>> START Dataset records

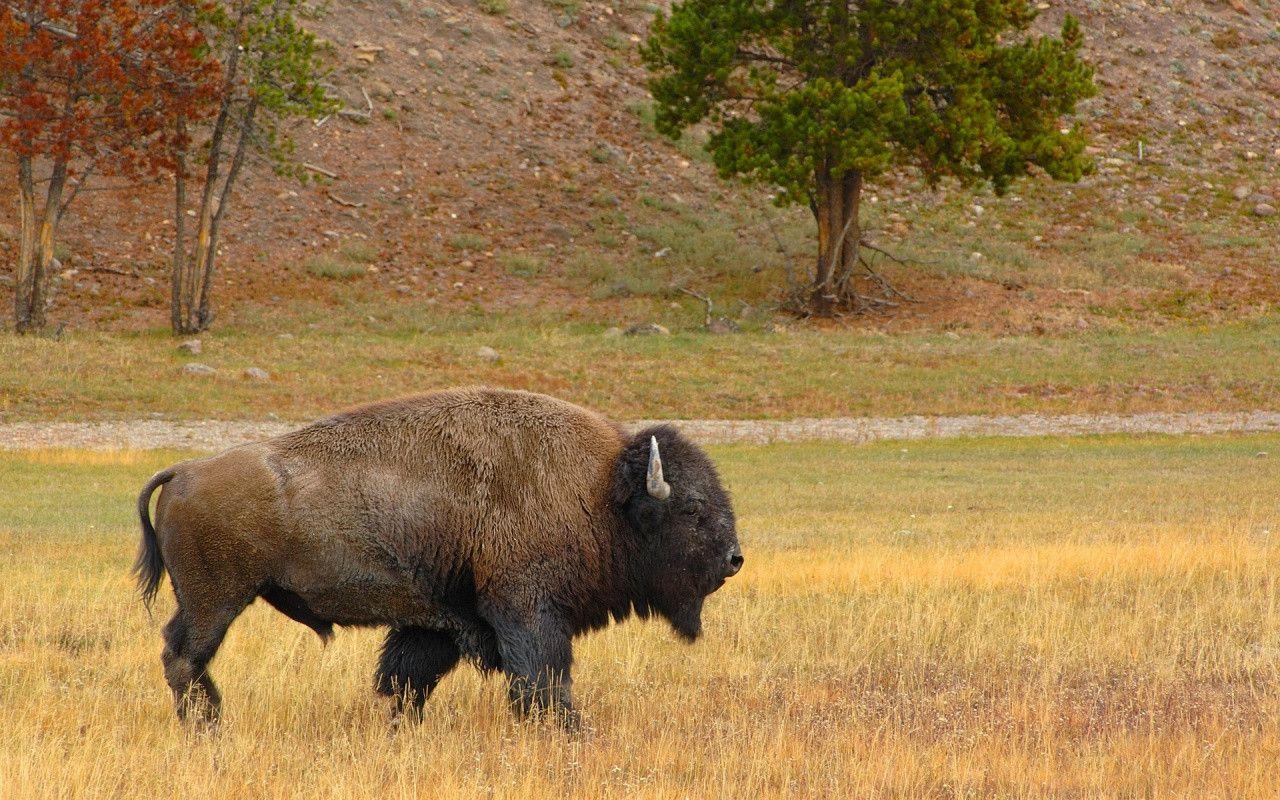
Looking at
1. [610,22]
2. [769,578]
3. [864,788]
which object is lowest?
[769,578]

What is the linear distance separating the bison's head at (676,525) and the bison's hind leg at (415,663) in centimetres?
111

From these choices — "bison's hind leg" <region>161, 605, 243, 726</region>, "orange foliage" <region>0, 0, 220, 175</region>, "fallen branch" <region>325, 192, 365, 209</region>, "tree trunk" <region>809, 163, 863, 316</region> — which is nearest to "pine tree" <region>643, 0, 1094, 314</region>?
"tree trunk" <region>809, 163, 863, 316</region>

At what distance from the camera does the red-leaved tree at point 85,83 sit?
101 ft

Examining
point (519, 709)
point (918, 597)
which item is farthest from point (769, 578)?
point (519, 709)

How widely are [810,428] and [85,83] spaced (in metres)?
17.5

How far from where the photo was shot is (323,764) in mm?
6676

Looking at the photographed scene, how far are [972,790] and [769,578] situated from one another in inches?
227

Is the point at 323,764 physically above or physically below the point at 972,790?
below

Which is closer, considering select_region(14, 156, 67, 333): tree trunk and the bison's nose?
the bison's nose

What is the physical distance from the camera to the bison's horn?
7578 millimetres

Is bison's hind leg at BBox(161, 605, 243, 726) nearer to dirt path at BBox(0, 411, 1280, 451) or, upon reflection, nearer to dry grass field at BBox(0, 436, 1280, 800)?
dry grass field at BBox(0, 436, 1280, 800)

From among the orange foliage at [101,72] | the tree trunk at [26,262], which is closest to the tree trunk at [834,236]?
the orange foliage at [101,72]

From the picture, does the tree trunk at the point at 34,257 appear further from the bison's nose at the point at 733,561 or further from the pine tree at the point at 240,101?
the bison's nose at the point at 733,561

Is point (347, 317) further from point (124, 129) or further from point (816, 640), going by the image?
point (816, 640)
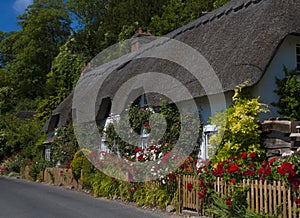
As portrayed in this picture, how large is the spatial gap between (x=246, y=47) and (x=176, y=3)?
2140cm

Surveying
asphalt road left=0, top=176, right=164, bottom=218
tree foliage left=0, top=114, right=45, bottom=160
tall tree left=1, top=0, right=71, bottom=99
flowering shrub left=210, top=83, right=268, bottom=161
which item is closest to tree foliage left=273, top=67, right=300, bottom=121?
flowering shrub left=210, top=83, right=268, bottom=161

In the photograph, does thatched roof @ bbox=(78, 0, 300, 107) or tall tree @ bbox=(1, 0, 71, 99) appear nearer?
thatched roof @ bbox=(78, 0, 300, 107)

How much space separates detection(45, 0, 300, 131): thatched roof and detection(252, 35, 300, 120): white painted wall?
0.68 meters

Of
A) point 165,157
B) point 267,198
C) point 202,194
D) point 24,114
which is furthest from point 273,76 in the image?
point 24,114

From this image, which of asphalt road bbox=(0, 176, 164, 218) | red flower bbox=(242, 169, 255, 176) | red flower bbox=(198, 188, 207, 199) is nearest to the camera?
red flower bbox=(242, 169, 255, 176)

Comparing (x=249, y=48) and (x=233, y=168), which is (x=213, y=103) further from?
(x=233, y=168)

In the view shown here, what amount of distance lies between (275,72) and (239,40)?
5.18ft

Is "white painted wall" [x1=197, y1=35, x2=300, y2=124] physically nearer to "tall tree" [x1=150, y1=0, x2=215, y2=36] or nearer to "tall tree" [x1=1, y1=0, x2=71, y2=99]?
"tall tree" [x1=150, y1=0, x2=215, y2=36]

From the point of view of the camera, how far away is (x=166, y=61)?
54.3 feet

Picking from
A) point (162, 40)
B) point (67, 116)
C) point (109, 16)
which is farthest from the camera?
point (109, 16)

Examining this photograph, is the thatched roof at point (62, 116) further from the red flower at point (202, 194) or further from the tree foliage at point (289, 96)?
the red flower at point (202, 194)

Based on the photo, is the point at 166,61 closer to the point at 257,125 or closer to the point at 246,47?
the point at 246,47

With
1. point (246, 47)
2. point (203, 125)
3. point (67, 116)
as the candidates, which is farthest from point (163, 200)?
point (67, 116)

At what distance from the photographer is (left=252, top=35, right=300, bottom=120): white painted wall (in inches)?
489
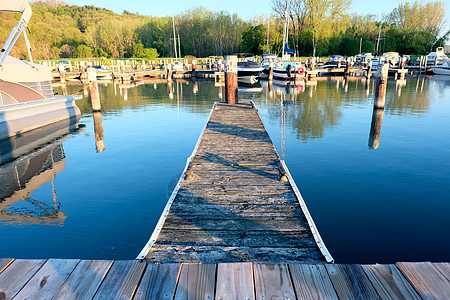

>> END Dataset records

• [Problem statement]:
Find each line in the records above that contains the word "between" and copy those lines out in full.

• [Written response]:
As portrayed in this picture, how large is the spatial gap between (x=246, y=47) and (x=176, y=3)?
In the view shown here, what amount of distance lies between (275,72) and (239,40)?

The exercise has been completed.